(Exercise material)

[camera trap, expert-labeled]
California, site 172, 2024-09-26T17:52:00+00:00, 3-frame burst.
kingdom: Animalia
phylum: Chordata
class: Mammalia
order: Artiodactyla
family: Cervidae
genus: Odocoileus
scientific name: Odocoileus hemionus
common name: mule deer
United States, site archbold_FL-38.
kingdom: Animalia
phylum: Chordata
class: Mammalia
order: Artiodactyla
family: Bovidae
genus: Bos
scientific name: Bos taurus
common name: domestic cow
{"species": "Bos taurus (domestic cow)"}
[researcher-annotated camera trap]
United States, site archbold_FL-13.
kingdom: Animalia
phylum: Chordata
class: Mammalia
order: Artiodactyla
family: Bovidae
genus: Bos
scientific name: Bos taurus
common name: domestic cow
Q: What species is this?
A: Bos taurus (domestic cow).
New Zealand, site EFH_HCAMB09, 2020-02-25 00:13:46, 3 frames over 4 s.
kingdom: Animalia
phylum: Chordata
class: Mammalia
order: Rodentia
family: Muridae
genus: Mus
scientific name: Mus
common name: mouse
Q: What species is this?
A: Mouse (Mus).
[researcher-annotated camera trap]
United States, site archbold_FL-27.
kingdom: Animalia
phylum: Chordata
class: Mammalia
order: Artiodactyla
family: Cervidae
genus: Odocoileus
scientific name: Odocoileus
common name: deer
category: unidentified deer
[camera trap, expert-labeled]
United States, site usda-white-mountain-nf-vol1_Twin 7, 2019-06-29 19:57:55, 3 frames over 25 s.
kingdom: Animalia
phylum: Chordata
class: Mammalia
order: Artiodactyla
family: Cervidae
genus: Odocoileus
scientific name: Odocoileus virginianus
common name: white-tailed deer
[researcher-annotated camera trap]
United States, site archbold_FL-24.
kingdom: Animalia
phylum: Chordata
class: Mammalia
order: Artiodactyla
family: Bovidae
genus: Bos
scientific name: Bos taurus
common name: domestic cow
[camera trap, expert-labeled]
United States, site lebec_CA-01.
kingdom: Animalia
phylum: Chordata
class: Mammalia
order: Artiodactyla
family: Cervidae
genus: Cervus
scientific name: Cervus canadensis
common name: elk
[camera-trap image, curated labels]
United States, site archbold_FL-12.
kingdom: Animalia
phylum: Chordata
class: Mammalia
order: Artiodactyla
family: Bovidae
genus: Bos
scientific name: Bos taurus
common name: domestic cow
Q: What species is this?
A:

(End Exercise material)

Problem to work on >> The entries above hold a line with "common name: mouse" and a later line with "genus: Cervus". Write out exactly those lines and all lines between, nothing more.

Response for this exercise >>
common name: mouse
Q: What species is this?
A: Mouse (Mus).
[researcher-annotated camera trap]
United States, site archbold_FL-27.
kingdom: Animalia
phylum: Chordata
class: Mammalia
order: Artiodactyla
family: Cervidae
genus: Odocoileus
scientific name: Odocoileus
common name: deer
category: unidentified deer
[camera trap, expert-labeled]
United States, site usda-white-mountain-nf-vol1_Twin 7, 2019-06-29 19:57:55, 3 frames over 25 s.
kingdom: Animalia
phylum: Chordata
class: Mammalia
order: Artiodactyla
family: Cervidae
genus: Odocoileus
scientific name: Odocoileus virginianus
common name: white-tailed deer
[researcher-annotated camera trap]
United States, site archbold_FL-24.
kingdom: Animalia
phylum: Chordata
class: Mammalia
order: Artiodactyla
family: Bovidae
genus: Bos
scientific name: Bos taurus
common name: domestic cow
[camera trap, expert-labeled]
United States, site lebec_CA-01.
kingdom: Animalia
phylum: Chordata
class: Mammalia
order: Artiodactyla
family: Cervidae
genus: Cervus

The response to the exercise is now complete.